» **Listed records**
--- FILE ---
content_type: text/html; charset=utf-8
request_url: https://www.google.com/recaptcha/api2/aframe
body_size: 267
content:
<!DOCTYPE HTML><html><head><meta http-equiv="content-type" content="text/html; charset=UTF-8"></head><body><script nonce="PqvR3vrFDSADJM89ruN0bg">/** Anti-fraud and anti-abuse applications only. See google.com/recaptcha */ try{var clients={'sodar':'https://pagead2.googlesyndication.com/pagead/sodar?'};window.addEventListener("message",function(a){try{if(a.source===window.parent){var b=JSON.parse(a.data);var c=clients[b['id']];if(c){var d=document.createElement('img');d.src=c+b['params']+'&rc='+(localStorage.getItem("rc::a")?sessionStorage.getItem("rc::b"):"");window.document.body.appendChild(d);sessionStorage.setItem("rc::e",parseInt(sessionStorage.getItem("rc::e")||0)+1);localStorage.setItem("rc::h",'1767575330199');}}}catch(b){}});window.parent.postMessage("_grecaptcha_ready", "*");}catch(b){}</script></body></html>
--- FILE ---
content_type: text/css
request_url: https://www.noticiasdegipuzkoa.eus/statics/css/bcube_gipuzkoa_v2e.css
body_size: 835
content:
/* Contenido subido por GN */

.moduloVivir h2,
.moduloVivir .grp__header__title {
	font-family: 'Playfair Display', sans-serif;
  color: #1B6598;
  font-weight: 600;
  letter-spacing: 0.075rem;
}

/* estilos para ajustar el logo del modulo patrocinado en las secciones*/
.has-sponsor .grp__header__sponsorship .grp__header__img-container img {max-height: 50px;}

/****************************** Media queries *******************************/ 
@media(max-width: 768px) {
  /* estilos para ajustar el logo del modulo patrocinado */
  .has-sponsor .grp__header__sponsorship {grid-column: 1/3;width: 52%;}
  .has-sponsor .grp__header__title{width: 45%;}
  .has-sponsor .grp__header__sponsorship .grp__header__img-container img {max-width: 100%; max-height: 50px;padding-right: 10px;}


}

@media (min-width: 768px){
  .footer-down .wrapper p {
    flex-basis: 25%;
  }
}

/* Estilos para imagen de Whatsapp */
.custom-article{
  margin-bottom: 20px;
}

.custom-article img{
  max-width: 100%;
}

» **What the task requires**
Copy each line of the data above without altering a single character.

» **Solution below**
--- FILE ---
content_type: text/html; charset=utf-8
request_url: https://www.google.com/recaptcha/api2/aframe
body_size: 267
content:
<!DOCTYPE HTML><html><head><meta http-equiv="content-type" content="text/html; charset=UTF-8"></head><body><script nonce="PqvR3vrFDSADJM89ruN0bg">/** Anti-fraud and anti-abuse applications only. See google.com/recaptcha */ try{var clients={'sodar':'https://pagead2.googlesyndication.com/pagead/sodar?'};window.addEventListener("message",function(a){try{if(a.source===window.parent){var b=JSON.parse(a.data);var c=clients[b['id']];if(c){var d=document.createElement('img');d.src=c+b['params']+'&rc='+(localStorage.getItem("rc::a")?sessionStorage.getItem("rc::b"):"");window.document.body.appendChild(d);sessionStorage.setItem("rc::e",parseInt(sessionStorage.getItem("rc::e")||0)+1);localStorage.setItem("rc::h",'1767575330199');}}}catch(b){}});window.parent.postMessage("_grecaptcha_ready", "*");}catch(b){}</script></body></html>
--- FILE ---
content_type: text/css
request_url: https://www.noticiasdegipuzkoa.eus/statics/css/bcube_gipuzkoa_v2e.css
body_size: 835
content:
/* Contenido subido por GN */

.moduloVivir h2,
.moduloVivir .grp__header__title {
	font-family: 'Playfair Display', sans-serif;
  color: #1B6598;
  font-weight: 600;
  letter-spacing: 0.075rem;
}

/* estilos para ajustar el logo del modulo patrocinado en las secciones*/
.has-sponsor .grp__header__sponsorship .grp__header__img-container img {max-height: 50px;}

/****************************** Media queries *******************************/ 
@media(max-width: 768px) {
  /* estilos para ajustar el logo del modulo patrocinado */
  .has-sponsor .grp__header__sponsorship {grid-column: 1/3;width: 52%;}
  .has-sponsor .grp__header__title{width: 45%;}
  .has-sponsor .grp__header__sponsorship .grp__header__img-container img {max-width: 100%; max-height: 50px;padding-right: 10px;}


}

@media (min-width: 768px){
  .footer-down .wrapper p {
    flex-basis: 25%;
  }
}

/* Estilos para imagen de Whatsapp */
.custom-article{
  margin-bottom: 20px;
}

.custom-article img{
  max-width: 100%;
}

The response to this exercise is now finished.